I executed some experiments to find the influence of x on z. It shows that z is also correlated to y. To find the influence of x without ignoring y's influence, I tried to find a model z(x,y) with polynomial terms (max. 3rd power):
I compared some fits and chose
fit1: z = B0 + B1*x + B2*x² + B3*y + B4*y²
This fit seems good (adj. R² = 84%, all p's << 0,05).
But looking at my standardized regression coefficients (betas), to estimate the influence of x and y on x, I get betas > |1|.
So my questions are:
- This is due to the collinearity, right?
- Is collinearity a problem in this case? (Do I have to get orthogonal polynoms?)
- Are betas above |1| valid to estimate the "size" of influences?
Thanks in advance!
Best Answer
Introduction of higher powered terms will invariably result in issues of multicollinearity. This is essentially unavoidable. Thus, it is best to only include the terms if theoretically justifiable. (That's the standard caveat spiel...now that that’s out of the way...)

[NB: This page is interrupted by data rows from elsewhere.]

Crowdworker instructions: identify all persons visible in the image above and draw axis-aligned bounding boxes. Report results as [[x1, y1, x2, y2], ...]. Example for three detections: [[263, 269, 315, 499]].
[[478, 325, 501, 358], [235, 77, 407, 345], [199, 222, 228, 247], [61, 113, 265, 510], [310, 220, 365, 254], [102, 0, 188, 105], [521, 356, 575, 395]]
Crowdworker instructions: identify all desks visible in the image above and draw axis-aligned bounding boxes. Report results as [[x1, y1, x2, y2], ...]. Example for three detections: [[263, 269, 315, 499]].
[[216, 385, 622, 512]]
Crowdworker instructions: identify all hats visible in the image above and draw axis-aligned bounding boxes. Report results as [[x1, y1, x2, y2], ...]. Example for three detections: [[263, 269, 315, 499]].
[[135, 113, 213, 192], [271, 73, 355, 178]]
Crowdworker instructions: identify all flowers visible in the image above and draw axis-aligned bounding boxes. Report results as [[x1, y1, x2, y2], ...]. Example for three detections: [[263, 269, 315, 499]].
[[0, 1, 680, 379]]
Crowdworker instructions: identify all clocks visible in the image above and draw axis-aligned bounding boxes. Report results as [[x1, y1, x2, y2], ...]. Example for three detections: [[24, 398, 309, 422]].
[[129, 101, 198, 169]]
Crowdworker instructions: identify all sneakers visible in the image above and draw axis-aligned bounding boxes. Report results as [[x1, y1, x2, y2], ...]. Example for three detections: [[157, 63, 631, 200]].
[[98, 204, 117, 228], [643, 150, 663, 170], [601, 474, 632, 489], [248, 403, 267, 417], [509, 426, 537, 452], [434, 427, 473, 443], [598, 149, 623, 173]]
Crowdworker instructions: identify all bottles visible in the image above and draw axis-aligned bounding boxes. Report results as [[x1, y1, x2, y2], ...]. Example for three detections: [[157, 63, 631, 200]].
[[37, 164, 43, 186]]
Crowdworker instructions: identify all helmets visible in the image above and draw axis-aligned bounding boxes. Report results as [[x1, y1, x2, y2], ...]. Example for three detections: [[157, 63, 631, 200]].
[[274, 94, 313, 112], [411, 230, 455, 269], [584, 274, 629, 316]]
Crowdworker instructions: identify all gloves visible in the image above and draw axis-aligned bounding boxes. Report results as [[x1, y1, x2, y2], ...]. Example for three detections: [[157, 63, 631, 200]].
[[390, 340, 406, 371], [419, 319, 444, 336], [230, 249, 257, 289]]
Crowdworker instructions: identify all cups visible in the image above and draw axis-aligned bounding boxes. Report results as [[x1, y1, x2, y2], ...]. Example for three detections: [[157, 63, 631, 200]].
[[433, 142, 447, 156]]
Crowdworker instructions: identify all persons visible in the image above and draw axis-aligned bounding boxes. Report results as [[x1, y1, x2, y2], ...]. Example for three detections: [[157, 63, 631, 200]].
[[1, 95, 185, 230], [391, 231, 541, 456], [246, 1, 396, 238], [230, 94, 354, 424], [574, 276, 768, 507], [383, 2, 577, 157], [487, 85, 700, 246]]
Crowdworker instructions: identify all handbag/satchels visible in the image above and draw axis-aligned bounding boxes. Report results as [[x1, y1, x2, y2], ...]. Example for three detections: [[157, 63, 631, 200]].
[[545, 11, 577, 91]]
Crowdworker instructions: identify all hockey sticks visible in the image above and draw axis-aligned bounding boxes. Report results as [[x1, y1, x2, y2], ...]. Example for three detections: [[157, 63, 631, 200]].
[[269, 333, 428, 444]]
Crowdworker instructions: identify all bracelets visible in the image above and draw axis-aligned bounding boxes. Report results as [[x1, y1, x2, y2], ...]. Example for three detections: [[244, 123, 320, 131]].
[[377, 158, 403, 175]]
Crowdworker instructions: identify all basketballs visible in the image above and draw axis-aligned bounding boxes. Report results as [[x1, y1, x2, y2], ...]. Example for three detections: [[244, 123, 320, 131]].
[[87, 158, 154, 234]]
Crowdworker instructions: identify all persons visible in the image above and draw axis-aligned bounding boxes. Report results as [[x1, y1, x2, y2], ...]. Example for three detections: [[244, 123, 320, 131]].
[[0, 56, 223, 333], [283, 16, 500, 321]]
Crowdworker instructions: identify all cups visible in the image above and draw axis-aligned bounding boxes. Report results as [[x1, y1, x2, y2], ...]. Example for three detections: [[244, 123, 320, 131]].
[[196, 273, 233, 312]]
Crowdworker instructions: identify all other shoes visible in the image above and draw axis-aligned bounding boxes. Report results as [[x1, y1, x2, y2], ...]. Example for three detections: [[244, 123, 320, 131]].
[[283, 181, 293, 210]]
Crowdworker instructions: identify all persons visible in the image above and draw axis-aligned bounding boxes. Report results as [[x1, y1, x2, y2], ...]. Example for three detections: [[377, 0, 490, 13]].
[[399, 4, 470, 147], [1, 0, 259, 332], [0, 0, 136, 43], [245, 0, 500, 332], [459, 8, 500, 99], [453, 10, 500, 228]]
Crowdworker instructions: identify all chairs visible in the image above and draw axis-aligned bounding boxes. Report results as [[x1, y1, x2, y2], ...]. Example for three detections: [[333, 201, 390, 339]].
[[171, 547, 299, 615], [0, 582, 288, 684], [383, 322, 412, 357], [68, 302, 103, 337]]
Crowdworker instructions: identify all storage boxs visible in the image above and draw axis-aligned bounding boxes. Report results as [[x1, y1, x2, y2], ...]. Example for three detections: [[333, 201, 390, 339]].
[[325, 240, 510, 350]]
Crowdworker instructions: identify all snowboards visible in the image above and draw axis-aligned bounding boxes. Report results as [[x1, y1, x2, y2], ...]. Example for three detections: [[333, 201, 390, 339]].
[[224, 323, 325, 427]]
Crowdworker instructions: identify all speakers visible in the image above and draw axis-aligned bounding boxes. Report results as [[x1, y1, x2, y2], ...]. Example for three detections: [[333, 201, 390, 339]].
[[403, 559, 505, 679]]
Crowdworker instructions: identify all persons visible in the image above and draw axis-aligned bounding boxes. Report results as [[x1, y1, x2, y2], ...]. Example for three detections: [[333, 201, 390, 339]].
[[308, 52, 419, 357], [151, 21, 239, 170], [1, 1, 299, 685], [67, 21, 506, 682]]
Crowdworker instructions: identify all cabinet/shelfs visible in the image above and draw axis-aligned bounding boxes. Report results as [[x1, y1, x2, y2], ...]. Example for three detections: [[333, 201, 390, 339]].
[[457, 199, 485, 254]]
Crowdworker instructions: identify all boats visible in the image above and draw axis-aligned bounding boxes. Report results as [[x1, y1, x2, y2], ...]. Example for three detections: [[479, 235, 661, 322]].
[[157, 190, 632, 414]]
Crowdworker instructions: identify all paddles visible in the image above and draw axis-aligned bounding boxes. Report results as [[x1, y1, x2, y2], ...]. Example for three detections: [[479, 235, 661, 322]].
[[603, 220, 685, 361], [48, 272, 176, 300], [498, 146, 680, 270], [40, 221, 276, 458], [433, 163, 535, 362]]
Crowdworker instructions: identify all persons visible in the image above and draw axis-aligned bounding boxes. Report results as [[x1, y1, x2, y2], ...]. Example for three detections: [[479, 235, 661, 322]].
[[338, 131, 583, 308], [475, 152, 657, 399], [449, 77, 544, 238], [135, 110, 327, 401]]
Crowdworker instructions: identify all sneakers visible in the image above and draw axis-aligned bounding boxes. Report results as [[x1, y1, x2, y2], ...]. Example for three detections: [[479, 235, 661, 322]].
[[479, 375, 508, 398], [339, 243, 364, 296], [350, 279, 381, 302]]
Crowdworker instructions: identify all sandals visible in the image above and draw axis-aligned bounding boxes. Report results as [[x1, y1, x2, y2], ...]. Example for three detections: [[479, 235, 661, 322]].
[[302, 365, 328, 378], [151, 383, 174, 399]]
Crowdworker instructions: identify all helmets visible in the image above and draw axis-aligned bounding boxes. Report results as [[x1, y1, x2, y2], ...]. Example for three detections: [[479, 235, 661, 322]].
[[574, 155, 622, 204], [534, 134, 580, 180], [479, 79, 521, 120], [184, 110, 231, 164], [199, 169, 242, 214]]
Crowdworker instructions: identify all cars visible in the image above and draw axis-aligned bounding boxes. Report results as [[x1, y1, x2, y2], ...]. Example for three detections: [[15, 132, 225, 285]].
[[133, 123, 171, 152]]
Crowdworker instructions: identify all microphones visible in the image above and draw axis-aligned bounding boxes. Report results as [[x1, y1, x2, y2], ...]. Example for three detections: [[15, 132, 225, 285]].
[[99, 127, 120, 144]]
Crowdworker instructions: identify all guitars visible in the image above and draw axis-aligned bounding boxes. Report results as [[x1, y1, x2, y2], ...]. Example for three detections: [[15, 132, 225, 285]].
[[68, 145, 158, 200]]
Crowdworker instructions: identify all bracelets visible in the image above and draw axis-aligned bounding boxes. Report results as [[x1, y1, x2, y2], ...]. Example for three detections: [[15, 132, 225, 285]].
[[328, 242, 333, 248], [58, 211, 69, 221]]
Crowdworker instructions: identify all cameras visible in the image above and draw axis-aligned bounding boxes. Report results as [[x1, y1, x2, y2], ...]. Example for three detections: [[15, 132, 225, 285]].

Though you cannot have a standardized coefficient greater than one in a bivariate regression, it is possible in multiple regressions. If you do observe them, then you would justifiably be weary of the results. One possible strategy is to run the regression with mean centered values. Instead of using $x$ and $y$, replace them with $x_c = x - \bar{x}$ and $y_c = y - \bar{y}$. Then you can use the higher powers of these “smaller” variables: $x_c^2$ or $y_c^3$. This may address the problem here, as the issue of collinearity may decrease (depending on the distribution of $x$ and $y$) if you are using just the quadratic terms.
Hope this helps...and always happy to elaborate further if need be.